CityBus will make extensive cuts to its service over the next two weeks in response to the growing number of confirmed coronavirus cases in Indiana.
Greater Lafayette Public Transportation Corp. announced in a press release that starting today, the majority of campus loop and apartment shuttle services will be discontinued. Buses on the Black Loop, South Campus Loop and Lindberg Express routes will run at roughly half their normal frequencies.
City routes will operate on reduced “Saturday schedules” beginning March 30, according to the release. Buses 5, 9 and 23 will be inactive. The CityBus center lobby in Lafayette, the organization’s busiest stop, is completely closed to the public effective today.
“We encourage riders to take precautionary measures and avoid traveling by public transportation unless necessary,” CityBus said on its website.
Bryce Gibson, manager of development for CityBus, said reductions could increase in the coming weeks pending direction from the American Public Transportation Corp., the company’s parent organization. Updated bus schedules can be found on the CityBus website, and canceled routes will be crossed out in red.
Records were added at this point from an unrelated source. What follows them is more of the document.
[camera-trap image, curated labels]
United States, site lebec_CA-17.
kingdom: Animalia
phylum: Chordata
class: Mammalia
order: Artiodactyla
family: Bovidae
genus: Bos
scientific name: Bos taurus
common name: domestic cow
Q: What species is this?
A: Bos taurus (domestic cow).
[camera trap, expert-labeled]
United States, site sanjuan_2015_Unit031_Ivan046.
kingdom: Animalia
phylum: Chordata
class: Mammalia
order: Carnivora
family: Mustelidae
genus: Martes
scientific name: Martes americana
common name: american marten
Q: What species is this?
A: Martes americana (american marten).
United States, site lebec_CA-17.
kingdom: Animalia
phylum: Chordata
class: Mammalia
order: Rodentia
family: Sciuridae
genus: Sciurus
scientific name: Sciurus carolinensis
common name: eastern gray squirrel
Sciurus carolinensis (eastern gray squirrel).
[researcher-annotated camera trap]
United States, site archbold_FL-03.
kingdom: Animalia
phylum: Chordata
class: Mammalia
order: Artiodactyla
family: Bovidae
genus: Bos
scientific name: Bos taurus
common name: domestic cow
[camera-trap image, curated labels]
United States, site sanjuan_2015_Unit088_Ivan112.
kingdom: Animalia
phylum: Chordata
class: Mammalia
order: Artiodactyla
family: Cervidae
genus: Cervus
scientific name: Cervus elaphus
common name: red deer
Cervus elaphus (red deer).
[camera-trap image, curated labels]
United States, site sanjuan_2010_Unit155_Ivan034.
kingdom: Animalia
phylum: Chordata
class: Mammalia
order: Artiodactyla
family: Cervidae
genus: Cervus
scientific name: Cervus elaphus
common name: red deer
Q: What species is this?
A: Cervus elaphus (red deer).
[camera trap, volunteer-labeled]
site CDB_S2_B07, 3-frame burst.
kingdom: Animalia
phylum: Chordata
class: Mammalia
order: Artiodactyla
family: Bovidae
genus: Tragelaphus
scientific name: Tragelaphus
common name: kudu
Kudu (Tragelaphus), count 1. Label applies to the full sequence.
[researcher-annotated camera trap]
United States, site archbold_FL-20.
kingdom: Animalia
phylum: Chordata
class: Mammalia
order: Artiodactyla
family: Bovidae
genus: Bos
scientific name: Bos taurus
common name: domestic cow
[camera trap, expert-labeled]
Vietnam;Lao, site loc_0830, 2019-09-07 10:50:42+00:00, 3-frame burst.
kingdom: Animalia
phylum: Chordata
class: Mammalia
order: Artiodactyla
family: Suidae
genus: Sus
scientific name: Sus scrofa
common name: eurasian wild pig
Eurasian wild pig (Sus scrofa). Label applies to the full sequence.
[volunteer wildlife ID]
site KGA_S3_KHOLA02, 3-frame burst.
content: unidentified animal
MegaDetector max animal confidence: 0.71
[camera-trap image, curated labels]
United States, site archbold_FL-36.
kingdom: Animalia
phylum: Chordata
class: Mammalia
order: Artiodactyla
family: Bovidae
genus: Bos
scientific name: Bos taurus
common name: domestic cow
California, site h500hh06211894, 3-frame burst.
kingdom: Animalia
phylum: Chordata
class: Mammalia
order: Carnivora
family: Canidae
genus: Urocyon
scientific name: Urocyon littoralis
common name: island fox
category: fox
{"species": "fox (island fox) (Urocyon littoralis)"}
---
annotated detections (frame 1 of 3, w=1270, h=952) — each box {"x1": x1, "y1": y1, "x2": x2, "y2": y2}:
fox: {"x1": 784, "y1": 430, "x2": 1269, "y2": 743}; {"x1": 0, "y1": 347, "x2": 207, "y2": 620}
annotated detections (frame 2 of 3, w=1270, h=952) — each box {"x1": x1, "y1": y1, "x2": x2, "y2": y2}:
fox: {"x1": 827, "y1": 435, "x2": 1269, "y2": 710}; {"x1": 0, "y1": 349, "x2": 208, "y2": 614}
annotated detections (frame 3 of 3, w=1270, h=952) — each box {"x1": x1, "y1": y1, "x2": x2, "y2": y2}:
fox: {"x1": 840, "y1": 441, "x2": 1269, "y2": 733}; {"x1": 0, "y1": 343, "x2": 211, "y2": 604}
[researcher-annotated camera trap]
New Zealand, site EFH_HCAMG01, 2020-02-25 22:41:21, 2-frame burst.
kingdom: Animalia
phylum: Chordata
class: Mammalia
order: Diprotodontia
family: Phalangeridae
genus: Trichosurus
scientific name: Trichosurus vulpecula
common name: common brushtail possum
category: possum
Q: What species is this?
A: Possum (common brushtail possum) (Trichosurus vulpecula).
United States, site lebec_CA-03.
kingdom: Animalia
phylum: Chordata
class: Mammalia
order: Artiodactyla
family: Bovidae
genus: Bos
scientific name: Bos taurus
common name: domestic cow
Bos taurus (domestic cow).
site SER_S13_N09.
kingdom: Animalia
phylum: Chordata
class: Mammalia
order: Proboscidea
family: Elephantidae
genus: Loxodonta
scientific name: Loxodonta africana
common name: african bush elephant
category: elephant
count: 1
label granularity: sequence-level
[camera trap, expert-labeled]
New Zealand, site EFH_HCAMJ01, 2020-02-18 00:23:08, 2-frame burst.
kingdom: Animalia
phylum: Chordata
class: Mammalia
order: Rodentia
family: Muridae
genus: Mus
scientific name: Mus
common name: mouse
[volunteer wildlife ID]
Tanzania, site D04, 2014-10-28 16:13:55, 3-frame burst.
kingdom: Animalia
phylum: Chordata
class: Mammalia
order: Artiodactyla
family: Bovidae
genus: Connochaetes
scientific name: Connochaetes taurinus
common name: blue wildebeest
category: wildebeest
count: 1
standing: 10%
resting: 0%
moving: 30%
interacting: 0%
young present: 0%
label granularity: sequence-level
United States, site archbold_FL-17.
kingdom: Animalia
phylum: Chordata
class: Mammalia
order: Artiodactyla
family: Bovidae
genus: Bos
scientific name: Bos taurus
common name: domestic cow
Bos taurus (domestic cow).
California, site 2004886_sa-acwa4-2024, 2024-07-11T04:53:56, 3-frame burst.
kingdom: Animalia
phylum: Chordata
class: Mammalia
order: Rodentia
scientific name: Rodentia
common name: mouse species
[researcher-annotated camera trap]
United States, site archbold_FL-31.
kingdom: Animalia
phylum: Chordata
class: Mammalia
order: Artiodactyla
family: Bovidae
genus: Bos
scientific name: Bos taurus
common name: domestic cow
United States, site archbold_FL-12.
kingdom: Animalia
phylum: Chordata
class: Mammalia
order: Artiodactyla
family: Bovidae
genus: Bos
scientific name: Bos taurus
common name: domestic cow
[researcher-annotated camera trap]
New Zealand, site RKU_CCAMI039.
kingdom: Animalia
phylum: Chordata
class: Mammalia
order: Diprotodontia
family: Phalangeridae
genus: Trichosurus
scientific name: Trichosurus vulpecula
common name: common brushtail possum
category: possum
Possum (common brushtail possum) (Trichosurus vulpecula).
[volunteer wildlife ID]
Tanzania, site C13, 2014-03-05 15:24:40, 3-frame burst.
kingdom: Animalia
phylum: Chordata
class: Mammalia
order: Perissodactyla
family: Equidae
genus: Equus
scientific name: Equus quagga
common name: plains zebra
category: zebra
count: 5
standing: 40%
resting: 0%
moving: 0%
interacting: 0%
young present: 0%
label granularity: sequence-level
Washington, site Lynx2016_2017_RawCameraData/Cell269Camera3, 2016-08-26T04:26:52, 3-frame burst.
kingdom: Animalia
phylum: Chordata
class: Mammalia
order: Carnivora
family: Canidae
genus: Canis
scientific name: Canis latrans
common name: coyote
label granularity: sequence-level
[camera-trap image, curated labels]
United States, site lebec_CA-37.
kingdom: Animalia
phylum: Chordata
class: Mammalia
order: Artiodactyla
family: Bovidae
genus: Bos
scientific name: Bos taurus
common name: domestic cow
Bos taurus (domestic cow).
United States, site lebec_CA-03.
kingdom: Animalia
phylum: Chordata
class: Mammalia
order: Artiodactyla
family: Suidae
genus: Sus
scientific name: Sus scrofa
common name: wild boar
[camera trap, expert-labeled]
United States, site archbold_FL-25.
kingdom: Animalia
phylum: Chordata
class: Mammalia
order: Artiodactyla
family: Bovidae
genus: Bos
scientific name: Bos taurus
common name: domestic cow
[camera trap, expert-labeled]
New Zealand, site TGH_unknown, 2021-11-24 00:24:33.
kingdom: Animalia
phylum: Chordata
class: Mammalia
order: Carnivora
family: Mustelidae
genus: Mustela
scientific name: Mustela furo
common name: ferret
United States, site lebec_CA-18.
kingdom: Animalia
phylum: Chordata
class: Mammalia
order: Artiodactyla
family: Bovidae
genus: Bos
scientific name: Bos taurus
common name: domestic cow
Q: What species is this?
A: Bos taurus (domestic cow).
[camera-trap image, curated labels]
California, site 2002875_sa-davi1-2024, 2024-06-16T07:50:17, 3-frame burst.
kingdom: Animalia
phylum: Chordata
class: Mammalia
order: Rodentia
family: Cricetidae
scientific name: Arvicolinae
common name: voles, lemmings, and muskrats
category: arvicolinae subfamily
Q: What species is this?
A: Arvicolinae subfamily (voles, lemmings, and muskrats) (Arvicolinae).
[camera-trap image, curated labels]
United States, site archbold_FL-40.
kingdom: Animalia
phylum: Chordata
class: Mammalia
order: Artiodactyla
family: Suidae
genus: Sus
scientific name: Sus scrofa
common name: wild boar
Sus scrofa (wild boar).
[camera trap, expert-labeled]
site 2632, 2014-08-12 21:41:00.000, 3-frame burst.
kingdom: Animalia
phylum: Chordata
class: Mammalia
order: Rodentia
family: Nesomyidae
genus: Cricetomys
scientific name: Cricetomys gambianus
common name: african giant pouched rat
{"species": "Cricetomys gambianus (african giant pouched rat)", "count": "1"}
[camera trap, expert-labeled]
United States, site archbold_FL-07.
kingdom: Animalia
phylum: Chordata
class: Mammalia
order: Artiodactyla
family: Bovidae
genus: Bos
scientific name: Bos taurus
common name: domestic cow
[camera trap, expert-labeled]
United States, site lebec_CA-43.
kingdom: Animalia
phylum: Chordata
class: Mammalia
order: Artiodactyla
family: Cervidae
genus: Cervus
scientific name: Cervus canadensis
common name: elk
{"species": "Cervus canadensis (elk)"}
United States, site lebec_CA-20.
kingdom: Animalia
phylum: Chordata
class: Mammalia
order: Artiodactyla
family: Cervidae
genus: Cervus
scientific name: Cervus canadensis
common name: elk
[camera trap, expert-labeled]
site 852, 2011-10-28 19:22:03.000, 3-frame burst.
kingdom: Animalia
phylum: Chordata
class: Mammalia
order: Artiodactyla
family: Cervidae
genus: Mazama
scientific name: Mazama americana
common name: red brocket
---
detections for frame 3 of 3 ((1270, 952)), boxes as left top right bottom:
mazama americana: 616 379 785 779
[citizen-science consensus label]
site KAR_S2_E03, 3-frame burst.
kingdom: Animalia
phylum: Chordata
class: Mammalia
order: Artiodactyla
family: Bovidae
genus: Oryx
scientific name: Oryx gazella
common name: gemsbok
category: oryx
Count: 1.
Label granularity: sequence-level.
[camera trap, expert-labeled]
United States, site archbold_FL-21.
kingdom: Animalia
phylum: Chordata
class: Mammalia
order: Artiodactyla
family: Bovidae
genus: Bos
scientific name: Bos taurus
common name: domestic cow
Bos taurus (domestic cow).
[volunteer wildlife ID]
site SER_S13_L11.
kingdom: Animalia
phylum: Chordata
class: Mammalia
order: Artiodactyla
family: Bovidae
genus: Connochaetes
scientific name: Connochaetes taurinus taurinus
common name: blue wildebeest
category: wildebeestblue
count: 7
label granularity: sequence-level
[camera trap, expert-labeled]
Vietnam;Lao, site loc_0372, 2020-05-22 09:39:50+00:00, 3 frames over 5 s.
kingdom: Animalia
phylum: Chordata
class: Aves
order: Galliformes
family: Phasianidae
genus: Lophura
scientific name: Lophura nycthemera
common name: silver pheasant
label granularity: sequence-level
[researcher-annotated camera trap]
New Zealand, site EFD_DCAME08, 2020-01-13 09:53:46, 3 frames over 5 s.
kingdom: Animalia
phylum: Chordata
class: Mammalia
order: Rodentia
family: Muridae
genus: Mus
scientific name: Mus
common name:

One step further would mean Level 2 Service, Gibson said, which cancels all campus loops and apartment shuttles. If the crisis severely worsens, Level 3 Service could be implemented and remove all fixed routes. The press release states that updates will be posted to social media, the app and the organization’s website.
“This is a highly fluid, constantly evolving situation that we’ve never seen before,” Gibson said. “This is the second plan we’ve released in the last seven days.”
Gibson said the workplace risk for drivers coupled with plummeting ridership after Purdue’s decision to move entirely to online courses prompted the changes.
CityBus has ramped up its sanitation of buses at the end of service runs, rigorously spraying down all surfaces with chemical disinfectants. Gibson said riders are being asked to sit toward the back of the bus to maintain distance from drivers and elderly or disabled people who might be in the front. Drivers are stocked with hand sanitizer and wet wipes to use frequently.
Mechanical engineering professor Qingyan Chen studies ventilation systems in relation to the spread of disease. He said that generally, the air filters in buses are not designed to combat the spread of coronavirus particles. Chen advised that rider health should be prioritized over comfort during the pandemic.
“I would suggest opening a window or ceiling exit to increase ventilation,” Chen said. “Ask the bus driver to announce, ‘Due to increased natural ventilation to dilute potential coronavirus in the air, the air temperature may be slightly lower than normal.’”
Chen also suggested each passenger be given disinfectant wipes to clean handles and seat surfaces. These measures, supplemented by the sanitation regimen CityBus already has in place, would make for somewhat safer operation. But he said there is danger inherent in traveling anywhere for the foreseeable future.
“I would urge people to stay home,” Chen said, “and do not go out unless it is extremely necessary.”